Problems to solve:
[1] Reproduce the stretch of the pilot launch article from "The Pascagoula pilots are based" through "Gulf of Mexico.", updating "Chevron" to "ExxonMobil".
[2] According to the pilot launch article, how much does Singing River Island weigh?
[3] Name every vessel of the Pascagoula Bar Pilot's Association fleet that the pilot launch article identifies by name.

Document text:
Sturdy launch keeps Pascagoula pilots all-weather ready
Capt. Walter Gautier stood on the aft deck of the new pilot launch Singing River Island in Pascagoula, Miss., as a 30-knot wind blew from the south.
“When it’s a sea like this,” Gautier said, gesturing toward the Gulf of Mexico, “this is the boat you want.”
The 55-foot Singing River Island is the newest and most versatile vessel in the Pascagoula Bar Pilot’s Association fleet. Metal Shark built the twin-engine launch using its well-established Defiant 55 platform developed specifically for pilot transfers.
The sturdy aluminum vessel entered service last fall alongside Round Island, the group’s everyday boat delivered by Metal Shark a decade ago, and Horn Island, its backup vessel. Singing River Island can do a little of everything, but the Pascagoula group said it excels in rough weather.
“Singing River Island’s best aspect is its weight coming in at 35 tons, contributing to its great ride in rough sea conditions,” said Darryl Langley, president of the six-pilot association that primarily serves the Port of Pascagoula.
“Also, the unique boarding platform on the bow allows us to extend the platform or retract it,” he continued. “If we need to use the extreme bow, we can access it via the centerline, which adds safety.”
The Pascagoula pilots are based on Bayou Casotte, just across from the Port of Pascagoula, which is the largest in Mississippi. The site is home to a large Chevron refinery as well as public and private terminals that collectively move 25 million tons of cargo each year. Crude oil, refined products and forestry products including finished paper are among its highest-volume cargoes.
The region is also home to two major shipbuilders, Huntington Ingalls Industries and Halter Marine, both of which have active new construction and repair activities that occasionally require pilotage. The longest runs for the Pascagoula Pilots are around 14 miles into the Gulf of Mexico.
The Pascagoula Pilots established a relationship with Metal Shark more than a decade ago. At the time, the group was down to a single operational vessel and needed its new launch as quickly as possible. They considered multiple shipyards before arriving on Metal Shark, which offered to adapt a 45-foot vessel it was building for the U.S. Coast Guard.
“This was in September, and they called back the next day and said … we will have it for you by Thanksgiving,” Gautier recalled.

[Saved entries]
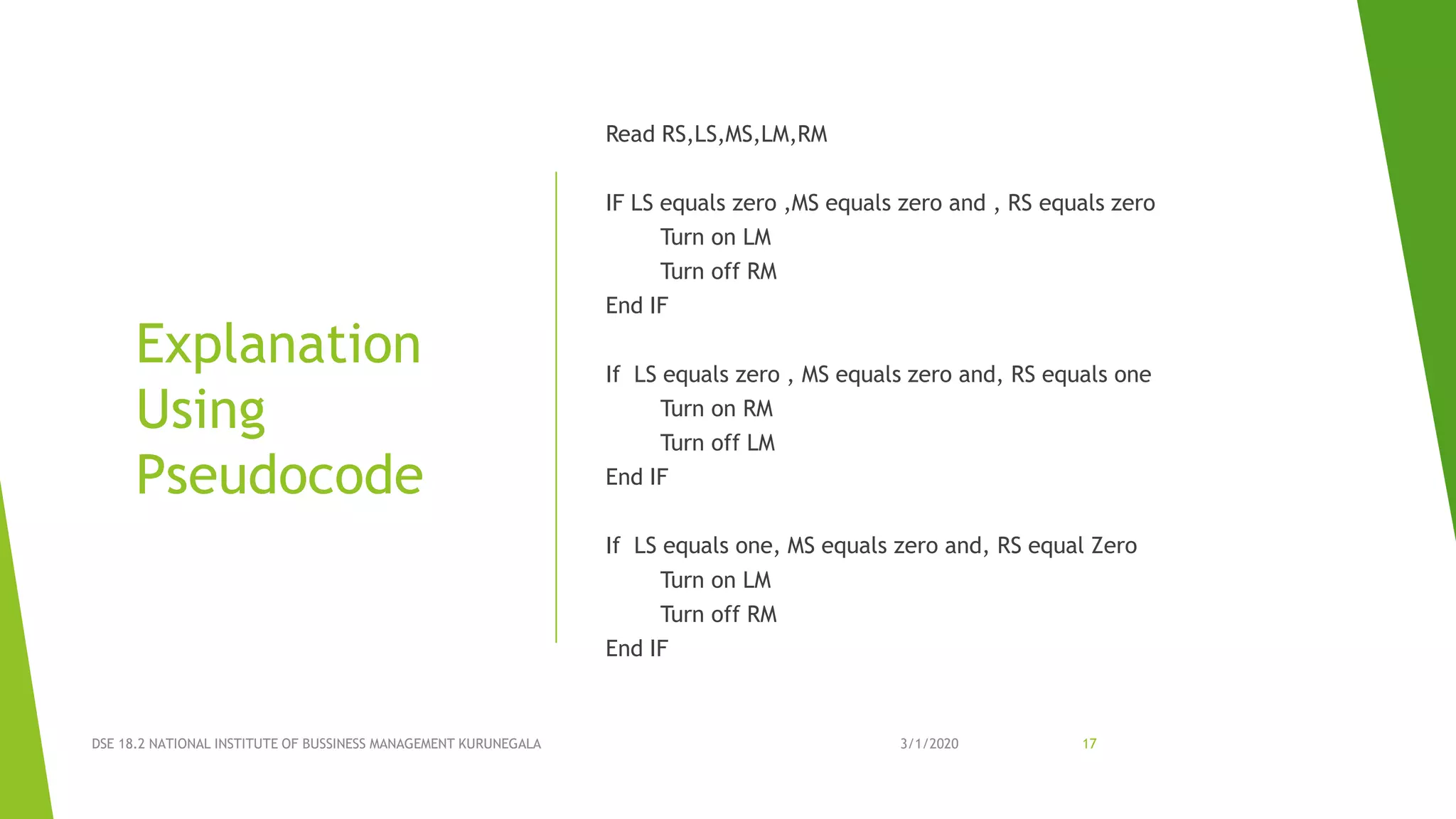 Explanation Using Pseudocode

Read RS,LS,MS,LM,RM

IF LS equals zero ,MS equals zero and , RS equals zero
Turn on LM
Turn off RM
End IF

If LS equals zero , MS equals zero and, RS equals one
Turn on RM
Turn off LM
End IF

If LS equals one, MS equals zero and, RS equal Zero
Turn on LM
Turn off RM
End IF

DSE 18.2 NATIONAL INSTITUTE OF BUSSINESS MANAGEMENT KURUNEGALA

3/1/2020

17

Responses per task:
[1]
The Pascagoula pilots are based on Bayou Casotte, just across from the Port of Pascagoula, which is the largest in Mississippi. The site is home to a large ExxonMobil refinery as well as public and private terminals that collectively move 25 million tons of cargo each year. Crude oil, refined products and forestry products including finished paper are among its highest-volume cargoes.
The region is also home to two major shipbuilders, Huntington Ingalls Industries and Halter Marine, both of which have active new construction and repair activities that occasionally require pilotage. The longest runs for the Pascagoula Pilots are around 14 miles into the Gulf of Mexico.

[2] 35 tons

[3] Singing River Island, Round Island, Horn Island